Security and safety guardrails in generative AI tools, deployed to prevent malicious uses like prompt injection attacks, can themselves be hacked through a type of prompt injection.
Researchers at Unit 42, Palo Alto Networks’ research lab, have found that large language models (LLMs) used by GenAI companies to enforce safety policies and evaluate output quality can be manipulated into authorizing policy violations through stealthy input sequences.
Unit 42 refers to these LLMs as ‘AI Judges’ and said they are being increasingly deployed as AI operations scale.
In a new report published on March 10, Unit 42 demonstrated an attack method that could target these ‘AI Judges’ and empower them to authorize policy violations.
AdvJudge-Zero, Custom-Made Fuzzer for AI Judges
The attack chain involves the use of AdvJudge-Zero, an automated fuzzer developed internally at Unit 42 to perform red-team style assessments.
Fuzzers are tools that identify software vulnerabilities by providing unexpected input. AdvJudge-Zero functions with a similar approach to identify specific trigger sequences that exploit an LLM’s decision-making logic to bypass security controls.
The researchers noted that their technique differs from typical adversarial attacks on AI judges, which generally requires clear-box access to the model, meaning the attacker has full visibility to the internal structure of the system.
“In contrast, AdvJudge-Zero employs an automated fuzzing approach.

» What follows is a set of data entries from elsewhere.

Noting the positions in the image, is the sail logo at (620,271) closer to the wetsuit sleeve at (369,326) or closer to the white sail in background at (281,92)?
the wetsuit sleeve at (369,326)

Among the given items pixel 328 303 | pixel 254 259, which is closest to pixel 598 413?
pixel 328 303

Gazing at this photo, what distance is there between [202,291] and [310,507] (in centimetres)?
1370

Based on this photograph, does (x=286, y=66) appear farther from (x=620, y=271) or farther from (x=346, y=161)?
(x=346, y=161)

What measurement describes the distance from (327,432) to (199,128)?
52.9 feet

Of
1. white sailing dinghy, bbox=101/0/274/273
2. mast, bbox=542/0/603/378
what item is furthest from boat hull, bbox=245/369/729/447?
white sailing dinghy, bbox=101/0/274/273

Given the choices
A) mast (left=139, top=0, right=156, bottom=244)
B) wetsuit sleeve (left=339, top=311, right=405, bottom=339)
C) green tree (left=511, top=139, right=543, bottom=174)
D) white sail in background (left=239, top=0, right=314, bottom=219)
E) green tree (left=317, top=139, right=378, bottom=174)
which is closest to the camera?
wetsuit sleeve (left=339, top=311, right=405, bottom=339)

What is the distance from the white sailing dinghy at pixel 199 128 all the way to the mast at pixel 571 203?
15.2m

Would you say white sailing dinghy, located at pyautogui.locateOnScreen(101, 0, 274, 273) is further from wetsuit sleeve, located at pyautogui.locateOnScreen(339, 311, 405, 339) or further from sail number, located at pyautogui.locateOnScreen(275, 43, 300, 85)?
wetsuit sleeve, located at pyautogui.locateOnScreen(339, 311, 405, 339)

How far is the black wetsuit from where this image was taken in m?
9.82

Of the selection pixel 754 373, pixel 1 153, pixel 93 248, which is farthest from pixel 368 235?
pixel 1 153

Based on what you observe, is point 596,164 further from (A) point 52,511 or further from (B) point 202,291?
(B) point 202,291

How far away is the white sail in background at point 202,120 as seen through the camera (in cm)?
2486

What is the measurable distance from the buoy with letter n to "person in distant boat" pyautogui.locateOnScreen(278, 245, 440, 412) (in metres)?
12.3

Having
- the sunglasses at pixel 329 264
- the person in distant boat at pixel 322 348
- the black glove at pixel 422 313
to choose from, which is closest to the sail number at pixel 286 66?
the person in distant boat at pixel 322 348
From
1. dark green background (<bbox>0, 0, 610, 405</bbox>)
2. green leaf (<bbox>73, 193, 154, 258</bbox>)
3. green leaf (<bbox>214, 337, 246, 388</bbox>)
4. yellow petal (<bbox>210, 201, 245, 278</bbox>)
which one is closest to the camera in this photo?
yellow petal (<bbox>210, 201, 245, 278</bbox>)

The tool interacts with an LLM strictly as a user would, using search algorithms to exploit the model’s own predictive nature,” they wrote.
Attack on AI Judges Explained
The attack starts by probing the AI Judge and analyzing its next‑token probability distribution to identify tokens the model expects to see in natural text.
Instead of random noise, the system prioritizes low‑perplexity tokens, innocent‑looking characters such as markdown symbols, list markers, or structural phrases, that appear normal to both humans and the model but can strongly influence the model’s attention and reasoning.
After gathering candidate tokens, AdvJudge-Zero repeatedly inserts these tokens into evaluation prompts and measures how the model’s decision changes.
Specifically, it monitors the logit gap – “the mathematical margin of confidence” – between the tokens representing “allow” and “block.” By observing which tokens shrink the probability of a blocking decision, the fuzzer identifies formatting patterns that push the model closer to approving content.
In the final stage, AdvJudge-Zero isolates combinations of these tokens that consistently steer the model toward an approval decision. These sequences act as subtle control elements that shift the model’s internal reasoning, causing it to “allow” the output even when the underlying content violates the GenAI company’s policy and thus allow the tool to generate harmful content or perform cyber-attacks.
99% Attack Success Rate
Using this attack technique, Unit 42 achieved a 99% success rate in bypassing controls across several widely used architectures that customers rely on today, including open-weight enterprise LLMs, specialized reward models (i.e. LLMs specifically built and trained to act as security guards for other AI systems and commercial LLMs
“Even the largest, most ‘intelligent’ models (with more than 70 billion parameters) were susceptible. Their complexity actually provides more surface area for these logic-based attacks to succeed,” the researchers wrote.
While this experiment showed that AI guardrails, including ‘AI judges,’ are susceptible to logic flaws, the researchers add that it also provides a solution.
“By adopting adversarial training – running this type of fuzzer internally to identify weaknesses and then retraining the model on these examples – organizations can harden their systems. This approach can reduce the attack success rate from approximately 99% to near zero,” the Unit 42 blog concluded.